In a blog post, on the official Hitbox Team website, developer Terence Lee went into detail about the specifics of the team’s financial strategy going into developing their first game as a team, and the inspiring outcome of their risky endeavor.
“Now that we’ve finished our own first project, we’d like to contribute our own data about Dustforce to the growing trend of transparency in indie game development,” Lee explains. He goes onto explain that the origins of Dustforce began in the rush to complete the original prototype in the months leading up to the 2010 IndiePub Games Independent Game Developers Competition. In the end, the prototype won the team a $100,000 check, and armed with financial stability, the team was able to completely focus on developing their prototype into the game as it exists today.
Though, Lee pointed out, just like motivation and patience, money will eventually run out, and so the team set a strict deadline: have Dustforce completed by January 2012. An invitation by Valve to release Dustforce on Steam and some positive press following the prototype’s award provided the extra boost to get the project rolling.
Lee goes on to discuss how the four-man team figured out living expenses, and established monetary goals that Dustforce would have to meet, in order to be considered a financial success.
“We had no idea what to expect. We could only speculate, using sparse data points and ballpark figures. Was the past year and a half worth it? Of course it was, —we worked the hardest any of us have ever worked, and we created something we were truly proud of. Yet, there was a lingering uncertainty of financial expectations. Our goal was to just make enough money to be able to do it again. If we could work on our next project independently and without being restricted by a financial cut-off date, then we’d consider Dustforce a financial success.”
Nine days following Dustforce’s January 17th, 2012 release date, the game was a financial success. After the initial surge of post-launch sales, Dustforce was selling 30-50 copies daily. Then, in the first week of May, Hitbox Team got their first taste of a Steam Sale.
“Over the 3 days of the promotion, we sold 17,462 copies of the game, more than the amount we sold during the first 3 days of the January launch. Of course, at 50% off, the revenue was a bit less, but it was still an instant 37% boost in lifetime revenue.”

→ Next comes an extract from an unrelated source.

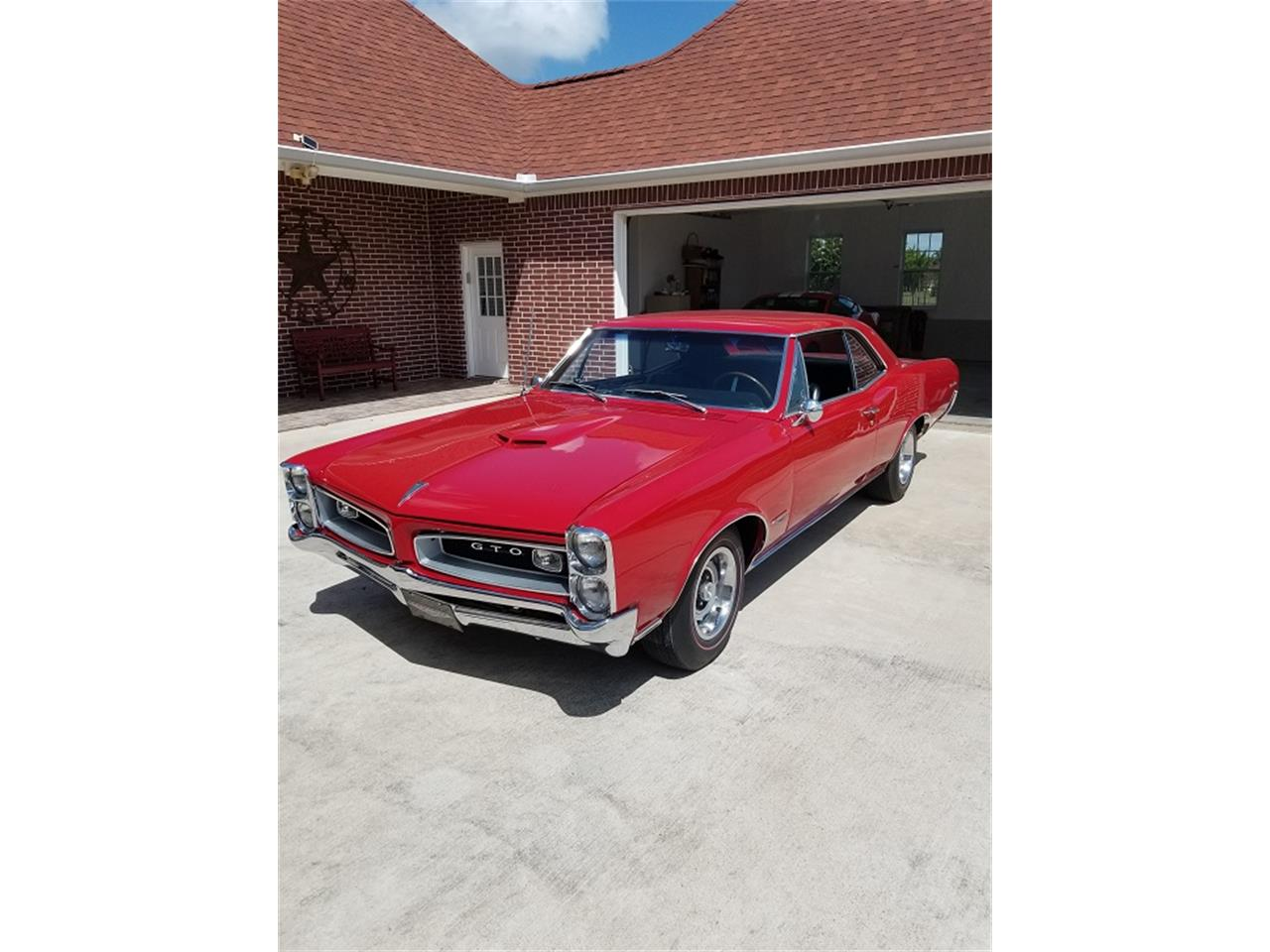 Large Picture of '66 GTO - QRJF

When the Humble Bundle 6 launched in September of last year, Dustforce was one of the games included. The Humble Bundle promotion not only brought Hitbox Team roughly $153,915, but they also saw an uptick in Steam sales, following the conclusion of the promotion.
“Dustforce was our first finished game, and we went into it without much experience, especially in the business side of things. Through this project, we learned firsthand that time is money, and that sacrifices have to be made when resources are limited…We are really grateful to have a strong start, and are very happy with how the game turned out…We are all humbled and elated by how well Dustforce has been received. The joy from our players is enough to keep us making games, —the financial success is just an incidental blessing.”
In January, following the one-year anniversary of Dustforce’s release, Hitbox Team announced their next title, Spire.